● TASK TO COMPLETE:
Please copy all of the records below line for line without changing anything, and leave the pictures out.

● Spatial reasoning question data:
============

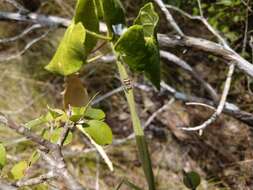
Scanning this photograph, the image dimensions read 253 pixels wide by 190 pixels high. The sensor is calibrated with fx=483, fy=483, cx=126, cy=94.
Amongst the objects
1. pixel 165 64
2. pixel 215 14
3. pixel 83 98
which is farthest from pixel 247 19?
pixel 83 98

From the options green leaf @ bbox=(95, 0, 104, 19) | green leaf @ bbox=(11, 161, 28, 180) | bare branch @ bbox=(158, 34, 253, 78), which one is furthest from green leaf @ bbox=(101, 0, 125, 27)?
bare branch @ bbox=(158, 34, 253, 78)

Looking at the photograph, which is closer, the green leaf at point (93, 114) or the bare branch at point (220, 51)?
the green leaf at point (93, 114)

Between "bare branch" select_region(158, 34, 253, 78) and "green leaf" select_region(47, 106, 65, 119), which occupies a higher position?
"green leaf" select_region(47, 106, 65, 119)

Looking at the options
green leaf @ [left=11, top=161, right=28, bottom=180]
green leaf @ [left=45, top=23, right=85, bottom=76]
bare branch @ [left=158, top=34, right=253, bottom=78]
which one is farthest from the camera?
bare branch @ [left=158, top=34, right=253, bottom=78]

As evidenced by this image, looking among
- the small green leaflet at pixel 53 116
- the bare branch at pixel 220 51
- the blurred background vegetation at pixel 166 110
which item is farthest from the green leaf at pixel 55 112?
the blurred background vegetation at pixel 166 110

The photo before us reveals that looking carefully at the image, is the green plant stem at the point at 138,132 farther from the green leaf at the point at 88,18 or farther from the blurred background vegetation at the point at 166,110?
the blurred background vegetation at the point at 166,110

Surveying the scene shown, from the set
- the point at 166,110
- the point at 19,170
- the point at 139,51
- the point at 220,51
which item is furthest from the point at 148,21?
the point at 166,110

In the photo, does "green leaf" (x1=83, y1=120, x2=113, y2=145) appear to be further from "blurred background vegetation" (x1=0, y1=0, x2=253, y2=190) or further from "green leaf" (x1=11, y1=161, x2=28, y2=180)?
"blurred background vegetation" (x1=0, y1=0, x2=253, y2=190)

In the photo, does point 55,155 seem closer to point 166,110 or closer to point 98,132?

============

● TASK RESULT:
Scanning this photograph, the image dimensions read 253 pixels wide by 190 pixels high. The sensor is calibrated with fx=483, fy=483, cx=126, cy=94.
Amongst the objects
1. pixel 165 64
2. pixel 215 14
3. pixel 83 98
which is farthest from pixel 247 19?
pixel 83 98

From the options green leaf @ bbox=(95, 0, 104, 19) | green leaf @ bbox=(11, 161, 28, 180) | bare branch @ bbox=(158, 34, 253, 78), which one is furthest from green leaf @ bbox=(101, 0, 125, 27)?
bare branch @ bbox=(158, 34, 253, 78)

Looking at the photograph, which is closer, the green leaf at point (93, 114) or the bare branch at point (220, 51)?
the green leaf at point (93, 114)

Between "bare branch" select_region(158, 34, 253, 78) and "green leaf" select_region(47, 106, 65, 119), which occupies a higher position?
"green leaf" select_region(47, 106, 65, 119)

Looking at the options
green leaf @ [left=11, top=161, right=28, bottom=180]
green leaf @ [left=45, top=23, right=85, bottom=76]
bare branch @ [left=158, top=34, right=253, bottom=78]
which one is farthest from the camera?
bare branch @ [left=158, top=34, right=253, bottom=78]

As evidenced by this image, looking among
- the small green leaflet at pixel 53 116
- the bare branch at pixel 220 51
- the blurred background vegetation at pixel 166 110
which item is farthest from the green leaf at pixel 55 112?
the blurred background vegetation at pixel 166 110

The photo before us reveals that looking carefully at the image, is the green plant stem at the point at 138,132 farther from the green leaf at the point at 88,18 or farther from the blurred background vegetation at the point at 166,110?
the blurred background vegetation at the point at 166,110

Surveying the scene shown, from the set
- the point at 166,110
- the point at 19,170
- the point at 139,51
- the point at 220,51
which item is furthest from the point at 148,21?
the point at 166,110

In the photo, does "green leaf" (x1=83, y1=120, x2=113, y2=145) appear to be further from "blurred background vegetation" (x1=0, y1=0, x2=253, y2=190) or further from "green leaf" (x1=11, y1=161, x2=28, y2=180)?
"blurred background vegetation" (x1=0, y1=0, x2=253, y2=190)

In the photo, does point 55,155 seem closer to point 166,110 or closer to point 98,132?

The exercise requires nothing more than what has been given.